■ Provided passage ■
════════

Deutsche Bahn trains at Leipzig Hbf (Photo: DB/Max Lautenschläger)

GERMANY: Rail services in Germany were badly disrupted by industrial action over pay by the train drivers’ trade union GD during the week commencing January 8. On January 10 Deutsche Bahn said that about 20% of long-distance passenger services were running, with the number of regional and local trains also massively reduced. Freight trains carrying essential goods were being prioritised, but many services were brought to a halt.

Just a few days earlier, on January 1, DB Netz AG and DB Station&Service AG were amalgamated into DB InfraGO AG as a public service infrastructure company. The two businesses now form separate divisions within the new company, which will draw up a multi-year federal infrastructure plan defining key performance indicators for the network and stations.

InfraGO’s responsibilities will include a huge track upgrading programme that is already in hand. This has done nothing for DB’s punctuality, with just 52% of IC and ICE trains meeting on-time criteria in November last year. DB said that 75% of long-distance services were affected by at least one worksite, although 84∙7% of all passenger services arrived within 5 min of booked time.

With further major upgrading work planned over the next decade, the outlook for improving punctuality is uncertain at best, although DB is aiming to concentrate work in specific corridors to reduce the overall impact of delays.

════════

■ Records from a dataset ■
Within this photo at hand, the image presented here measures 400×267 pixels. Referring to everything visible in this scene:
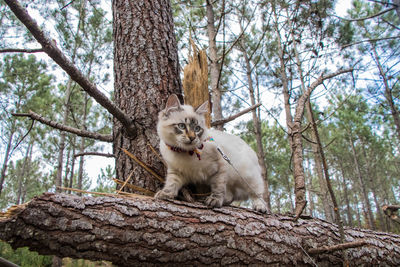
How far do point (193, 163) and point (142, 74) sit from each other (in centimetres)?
99

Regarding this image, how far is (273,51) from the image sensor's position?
882 centimetres

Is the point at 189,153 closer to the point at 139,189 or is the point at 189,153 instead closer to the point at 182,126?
the point at 182,126

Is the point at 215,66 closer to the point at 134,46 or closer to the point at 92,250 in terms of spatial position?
the point at 134,46

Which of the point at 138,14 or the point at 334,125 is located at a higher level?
the point at 334,125

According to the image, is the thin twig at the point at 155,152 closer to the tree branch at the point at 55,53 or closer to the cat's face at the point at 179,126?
the cat's face at the point at 179,126

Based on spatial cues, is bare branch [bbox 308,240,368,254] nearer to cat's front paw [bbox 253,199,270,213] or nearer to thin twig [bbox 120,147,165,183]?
cat's front paw [bbox 253,199,270,213]

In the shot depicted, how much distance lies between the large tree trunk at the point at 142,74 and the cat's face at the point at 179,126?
0.15 metres

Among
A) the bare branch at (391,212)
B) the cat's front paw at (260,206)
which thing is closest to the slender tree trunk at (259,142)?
the bare branch at (391,212)

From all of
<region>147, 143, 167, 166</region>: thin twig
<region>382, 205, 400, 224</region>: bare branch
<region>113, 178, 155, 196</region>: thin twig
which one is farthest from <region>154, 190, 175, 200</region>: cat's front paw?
<region>382, 205, 400, 224</region>: bare branch

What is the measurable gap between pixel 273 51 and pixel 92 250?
9006 millimetres

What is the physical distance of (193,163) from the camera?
6.93ft

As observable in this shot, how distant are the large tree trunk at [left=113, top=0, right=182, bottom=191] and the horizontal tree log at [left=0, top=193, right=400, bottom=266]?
2.51ft

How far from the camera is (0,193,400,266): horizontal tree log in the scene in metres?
1.10

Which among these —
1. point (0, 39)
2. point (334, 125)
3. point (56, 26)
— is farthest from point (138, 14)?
point (334, 125)
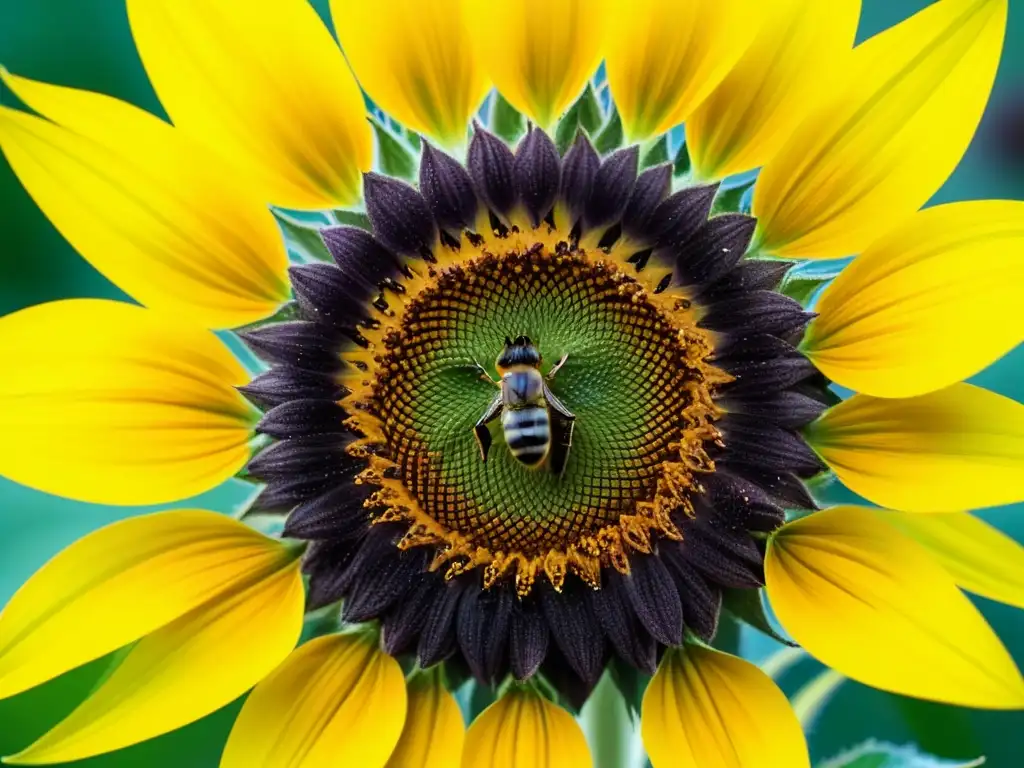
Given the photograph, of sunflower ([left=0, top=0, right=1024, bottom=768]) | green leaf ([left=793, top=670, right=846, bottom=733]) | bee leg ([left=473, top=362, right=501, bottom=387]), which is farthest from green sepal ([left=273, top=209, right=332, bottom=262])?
green leaf ([left=793, top=670, right=846, bottom=733])

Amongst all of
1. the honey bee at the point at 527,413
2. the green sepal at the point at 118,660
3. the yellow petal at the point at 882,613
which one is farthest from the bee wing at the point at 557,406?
the green sepal at the point at 118,660

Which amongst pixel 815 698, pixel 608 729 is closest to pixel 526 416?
pixel 608 729

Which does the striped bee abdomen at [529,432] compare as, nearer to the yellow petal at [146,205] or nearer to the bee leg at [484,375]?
the bee leg at [484,375]

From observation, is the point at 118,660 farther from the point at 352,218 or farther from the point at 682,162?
the point at 682,162

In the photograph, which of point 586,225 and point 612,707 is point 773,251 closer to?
point 586,225

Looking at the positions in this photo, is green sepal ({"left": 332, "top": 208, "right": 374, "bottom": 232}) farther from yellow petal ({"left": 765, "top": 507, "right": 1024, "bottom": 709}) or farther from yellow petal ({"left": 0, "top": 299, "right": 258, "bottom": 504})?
yellow petal ({"left": 765, "top": 507, "right": 1024, "bottom": 709})

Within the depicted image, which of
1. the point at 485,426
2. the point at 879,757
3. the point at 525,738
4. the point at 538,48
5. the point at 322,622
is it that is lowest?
the point at 879,757

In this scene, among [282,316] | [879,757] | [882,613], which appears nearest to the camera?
[882,613]
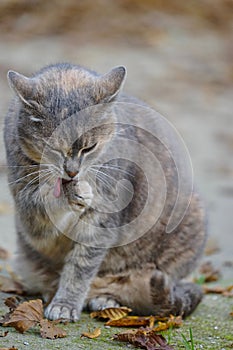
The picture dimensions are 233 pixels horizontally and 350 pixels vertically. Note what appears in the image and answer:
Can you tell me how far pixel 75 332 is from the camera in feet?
11.7

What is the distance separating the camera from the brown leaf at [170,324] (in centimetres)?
366

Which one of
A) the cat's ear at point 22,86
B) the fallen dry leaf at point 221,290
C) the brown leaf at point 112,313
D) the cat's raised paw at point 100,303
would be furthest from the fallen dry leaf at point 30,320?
the fallen dry leaf at point 221,290

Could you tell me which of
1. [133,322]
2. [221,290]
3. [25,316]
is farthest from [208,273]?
[25,316]

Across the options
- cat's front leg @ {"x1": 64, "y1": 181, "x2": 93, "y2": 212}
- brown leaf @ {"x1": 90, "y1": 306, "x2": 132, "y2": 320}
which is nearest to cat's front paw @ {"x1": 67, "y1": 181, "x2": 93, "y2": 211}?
cat's front leg @ {"x1": 64, "y1": 181, "x2": 93, "y2": 212}

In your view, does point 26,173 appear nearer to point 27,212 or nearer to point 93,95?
point 27,212

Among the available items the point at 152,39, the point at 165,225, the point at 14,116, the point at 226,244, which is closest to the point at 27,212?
the point at 14,116

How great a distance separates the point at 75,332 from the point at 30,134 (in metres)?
0.96

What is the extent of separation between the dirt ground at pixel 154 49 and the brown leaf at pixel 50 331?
600 centimetres

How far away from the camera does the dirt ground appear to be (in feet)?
33.3

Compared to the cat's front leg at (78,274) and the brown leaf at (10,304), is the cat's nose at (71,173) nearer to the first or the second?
the cat's front leg at (78,274)

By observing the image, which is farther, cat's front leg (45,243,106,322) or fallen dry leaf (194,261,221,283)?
fallen dry leaf (194,261,221,283)

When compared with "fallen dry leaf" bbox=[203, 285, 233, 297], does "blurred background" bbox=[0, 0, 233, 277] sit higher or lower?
higher

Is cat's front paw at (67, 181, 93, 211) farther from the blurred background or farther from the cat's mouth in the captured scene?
the blurred background

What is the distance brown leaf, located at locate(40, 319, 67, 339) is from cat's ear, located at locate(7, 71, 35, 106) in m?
1.03
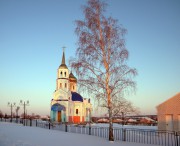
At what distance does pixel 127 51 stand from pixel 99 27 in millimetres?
3111

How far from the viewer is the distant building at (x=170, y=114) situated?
19.2 meters

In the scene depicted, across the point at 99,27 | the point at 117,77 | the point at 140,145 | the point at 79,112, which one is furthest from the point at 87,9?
the point at 79,112

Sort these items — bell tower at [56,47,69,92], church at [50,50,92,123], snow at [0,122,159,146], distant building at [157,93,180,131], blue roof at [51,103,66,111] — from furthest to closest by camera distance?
bell tower at [56,47,69,92]
church at [50,50,92,123]
blue roof at [51,103,66,111]
distant building at [157,93,180,131]
snow at [0,122,159,146]

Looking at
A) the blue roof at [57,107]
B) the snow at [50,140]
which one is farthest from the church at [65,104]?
the snow at [50,140]

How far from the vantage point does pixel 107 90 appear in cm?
1631

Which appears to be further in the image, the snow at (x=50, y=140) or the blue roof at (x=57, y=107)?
the blue roof at (x=57, y=107)

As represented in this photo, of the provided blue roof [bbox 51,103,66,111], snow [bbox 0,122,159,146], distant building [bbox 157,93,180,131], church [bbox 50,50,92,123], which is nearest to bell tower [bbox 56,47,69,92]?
church [bbox 50,50,92,123]

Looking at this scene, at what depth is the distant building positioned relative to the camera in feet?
63.0

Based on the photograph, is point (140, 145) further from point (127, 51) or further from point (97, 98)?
point (127, 51)

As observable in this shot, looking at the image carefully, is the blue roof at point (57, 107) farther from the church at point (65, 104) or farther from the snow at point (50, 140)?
the snow at point (50, 140)

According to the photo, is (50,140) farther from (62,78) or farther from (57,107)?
(62,78)

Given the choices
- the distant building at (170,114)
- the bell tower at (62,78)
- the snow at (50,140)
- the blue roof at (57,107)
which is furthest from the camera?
the bell tower at (62,78)

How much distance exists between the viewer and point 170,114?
19875 mm

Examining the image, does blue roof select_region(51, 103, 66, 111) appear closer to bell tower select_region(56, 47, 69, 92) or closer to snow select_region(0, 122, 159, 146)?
bell tower select_region(56, 47, 69, 92)
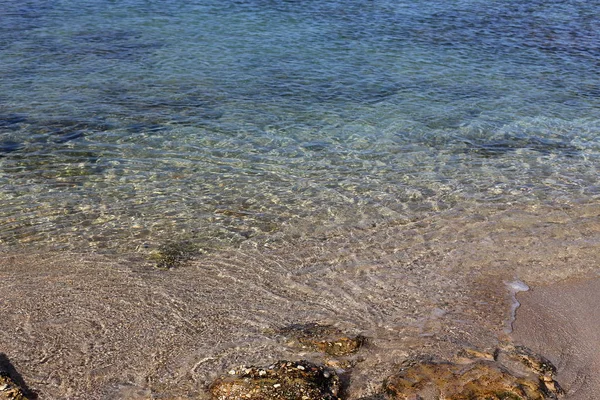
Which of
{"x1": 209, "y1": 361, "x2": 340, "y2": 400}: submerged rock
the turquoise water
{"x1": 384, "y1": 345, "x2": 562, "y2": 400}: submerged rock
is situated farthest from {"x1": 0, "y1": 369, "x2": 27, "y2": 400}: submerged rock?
{"x1": 384, "y1": 345, "x2": 562, "y2": 400}: submerged rock

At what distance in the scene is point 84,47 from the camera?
12953 mm

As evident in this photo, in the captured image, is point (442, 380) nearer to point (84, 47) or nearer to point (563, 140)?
point (563, 140)

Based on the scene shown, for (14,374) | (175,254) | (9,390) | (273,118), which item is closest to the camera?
(9,390)

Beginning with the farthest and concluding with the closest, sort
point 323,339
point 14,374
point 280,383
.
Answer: point 323,339 < point 14,374 < point 280,383

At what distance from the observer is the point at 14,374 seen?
465 centimetres

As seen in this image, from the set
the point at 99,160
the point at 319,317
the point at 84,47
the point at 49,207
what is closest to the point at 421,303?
the point at 319,317

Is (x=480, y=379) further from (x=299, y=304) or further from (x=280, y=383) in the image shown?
(x=299, y=304)

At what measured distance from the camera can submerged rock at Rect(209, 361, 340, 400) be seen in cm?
443

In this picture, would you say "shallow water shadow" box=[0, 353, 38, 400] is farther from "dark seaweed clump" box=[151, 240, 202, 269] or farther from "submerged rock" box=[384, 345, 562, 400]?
"submerged rock" box=[384, 345, 562, 400]

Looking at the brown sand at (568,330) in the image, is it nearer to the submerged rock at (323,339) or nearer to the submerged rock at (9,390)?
the submerged rock at (323,339)

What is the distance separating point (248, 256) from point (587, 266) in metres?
3.48

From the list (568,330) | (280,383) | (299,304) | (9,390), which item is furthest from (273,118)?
(9,390)

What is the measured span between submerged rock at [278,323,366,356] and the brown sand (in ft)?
4.60

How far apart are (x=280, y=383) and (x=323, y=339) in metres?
0.73
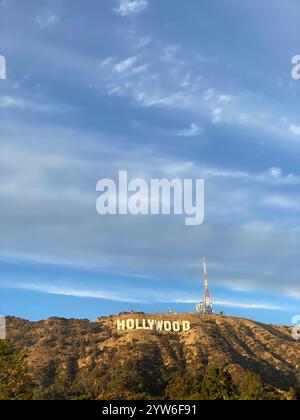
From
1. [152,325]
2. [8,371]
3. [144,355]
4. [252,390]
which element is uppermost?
[152,325]

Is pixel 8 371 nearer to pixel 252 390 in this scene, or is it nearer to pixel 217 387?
pixel 217 387

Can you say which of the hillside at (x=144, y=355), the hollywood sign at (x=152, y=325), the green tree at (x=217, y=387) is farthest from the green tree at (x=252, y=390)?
the hollywood sign at (x=152, y=325)

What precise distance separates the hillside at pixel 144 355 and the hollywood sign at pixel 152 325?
310 centimetres

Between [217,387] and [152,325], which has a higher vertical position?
[152,325]

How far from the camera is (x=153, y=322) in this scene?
188 m

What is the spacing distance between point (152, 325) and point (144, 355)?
34.9 meters

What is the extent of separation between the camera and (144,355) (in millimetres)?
150750

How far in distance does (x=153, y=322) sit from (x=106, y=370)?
44.2 m

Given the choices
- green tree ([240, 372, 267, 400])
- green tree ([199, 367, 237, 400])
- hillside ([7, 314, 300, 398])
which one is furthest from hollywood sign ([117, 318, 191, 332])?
green tree ([199, 367, 237, 400])

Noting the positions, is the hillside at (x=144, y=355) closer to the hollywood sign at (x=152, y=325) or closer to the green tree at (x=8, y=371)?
the hollywood sign at (x=152, y=325)

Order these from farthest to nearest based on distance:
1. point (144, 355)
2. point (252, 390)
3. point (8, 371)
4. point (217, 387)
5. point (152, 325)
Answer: point (152, 325), point (144, 355), point (252, 390), point (217, 387), point (8, 371)

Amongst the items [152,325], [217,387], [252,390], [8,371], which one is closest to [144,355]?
[152,325]

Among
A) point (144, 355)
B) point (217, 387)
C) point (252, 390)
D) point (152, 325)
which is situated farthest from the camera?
point (152, 325)
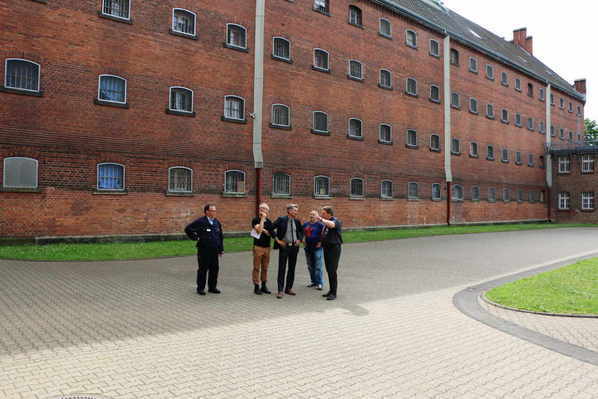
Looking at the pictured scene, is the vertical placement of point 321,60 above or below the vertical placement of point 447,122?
above

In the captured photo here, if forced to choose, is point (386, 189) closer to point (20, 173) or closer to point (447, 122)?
point (447, 122)

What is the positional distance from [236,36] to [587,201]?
39.4 meters

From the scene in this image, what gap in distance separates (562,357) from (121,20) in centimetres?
1810

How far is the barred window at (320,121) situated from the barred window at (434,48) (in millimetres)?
12165

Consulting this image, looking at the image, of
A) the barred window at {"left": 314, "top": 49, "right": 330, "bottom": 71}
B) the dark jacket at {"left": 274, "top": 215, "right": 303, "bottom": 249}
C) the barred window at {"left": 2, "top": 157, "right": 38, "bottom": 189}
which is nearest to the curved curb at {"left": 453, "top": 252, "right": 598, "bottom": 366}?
the dark jacket at {"left": 274, "top": 215, "right": 303, "bottom": 249}

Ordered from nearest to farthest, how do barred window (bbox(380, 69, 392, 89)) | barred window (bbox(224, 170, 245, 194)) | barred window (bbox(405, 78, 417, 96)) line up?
barred window (bbox(224, 170, 245, 194)) → barred window (bbox(380, 69, 392, 89)) → barred window (bbox(405, 78, 417, 96))

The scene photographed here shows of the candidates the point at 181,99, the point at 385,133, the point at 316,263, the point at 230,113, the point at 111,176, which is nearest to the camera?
the point at 316,263

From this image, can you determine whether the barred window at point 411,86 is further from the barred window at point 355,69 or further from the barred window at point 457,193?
the barred window at point 457,193

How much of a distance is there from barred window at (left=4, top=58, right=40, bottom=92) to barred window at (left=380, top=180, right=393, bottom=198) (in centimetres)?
1841

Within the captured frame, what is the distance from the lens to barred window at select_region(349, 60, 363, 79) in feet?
83.0

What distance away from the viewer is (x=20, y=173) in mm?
14977

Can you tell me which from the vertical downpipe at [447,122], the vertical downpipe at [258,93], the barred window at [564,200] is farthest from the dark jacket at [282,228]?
the barred window at [564,200]

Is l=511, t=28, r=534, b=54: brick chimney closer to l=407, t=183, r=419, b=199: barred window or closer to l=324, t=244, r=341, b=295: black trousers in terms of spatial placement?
l=407, t=183, r=419, b=199: barred window

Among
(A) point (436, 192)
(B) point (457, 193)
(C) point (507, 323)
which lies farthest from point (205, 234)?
(B) point (457, 193)
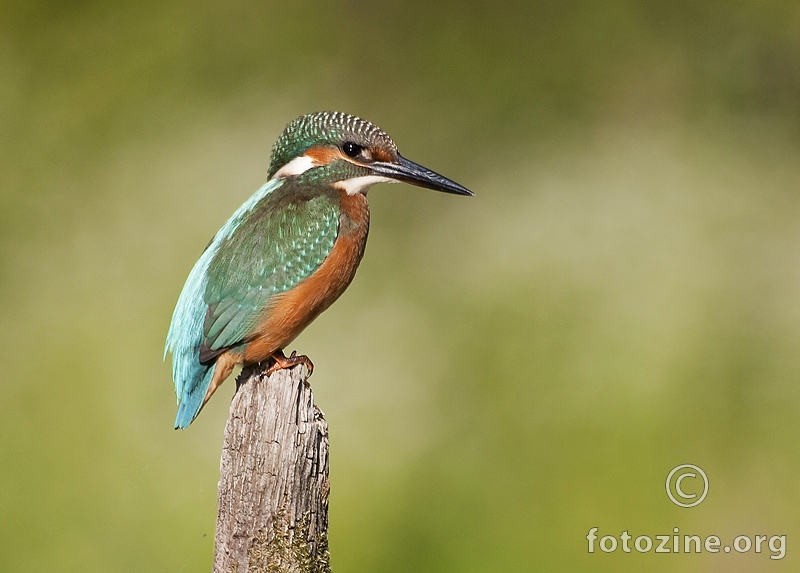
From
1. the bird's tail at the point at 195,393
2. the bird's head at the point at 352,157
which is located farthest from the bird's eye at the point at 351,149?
the bird's tail at the point at 195,393

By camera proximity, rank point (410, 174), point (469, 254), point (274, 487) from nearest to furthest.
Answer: point (274, 487) → point (410, 174) → point (469, 254)

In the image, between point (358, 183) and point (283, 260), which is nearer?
point (283, 260)

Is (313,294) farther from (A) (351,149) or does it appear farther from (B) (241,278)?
(A) (351,149)

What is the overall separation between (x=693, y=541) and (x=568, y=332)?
38.4 inches

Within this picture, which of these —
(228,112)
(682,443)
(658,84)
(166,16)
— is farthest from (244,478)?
(658,84)

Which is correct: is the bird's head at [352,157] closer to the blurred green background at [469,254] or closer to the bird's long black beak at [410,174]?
the bird's long black beak at [410,174]

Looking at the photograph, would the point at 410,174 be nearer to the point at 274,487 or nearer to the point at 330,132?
the point at 330,132

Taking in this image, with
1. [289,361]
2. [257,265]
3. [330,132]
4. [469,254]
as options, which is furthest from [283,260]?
[469,254]

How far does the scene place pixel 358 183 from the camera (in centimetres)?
238

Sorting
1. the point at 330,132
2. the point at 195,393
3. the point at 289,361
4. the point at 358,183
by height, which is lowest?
the point at 195,393

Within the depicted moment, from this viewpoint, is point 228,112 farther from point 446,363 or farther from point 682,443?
point 682,443

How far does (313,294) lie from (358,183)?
1.06 ft

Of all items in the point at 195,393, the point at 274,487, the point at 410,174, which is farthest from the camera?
the point at 410,174

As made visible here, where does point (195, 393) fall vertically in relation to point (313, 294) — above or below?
below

════════

■ Work request 1 ■
Answer these questions using the article on German rail services:
(a) According to Deutsche Bahn, about what share of long-distance passenger services were running on January 10?
(b) Which two companies were amalgamated into DB InfraGO AG on January 1?
(c) What percentage of IC and ICE trains met on-time criteria in November last year?
■ Work request 2 ■
From the article on German rail services, extract word for word the passage between "GERMANY: Rail services" and "brought to a halt.", inclusive.
The records are not required for any of the work here.

■ Exercise answer 1 ■
(a) About 20%.
(b) DB Netz AG and DB Station&Service AG.
(c) 52%.

■ Exercise answer 2 ■
GERMANY: Rail services in Germany were badly disrupted by industrial action over pay by the train drivers’ trade union GD during the week commencing January 8. On January 10 Deutsche Bahn said that about 20% of long-distance passenger services were running, with the number of regional and local trains also massively reduced. Freight trains carrying essential goods were being prioritised, but many services were brought to a halt.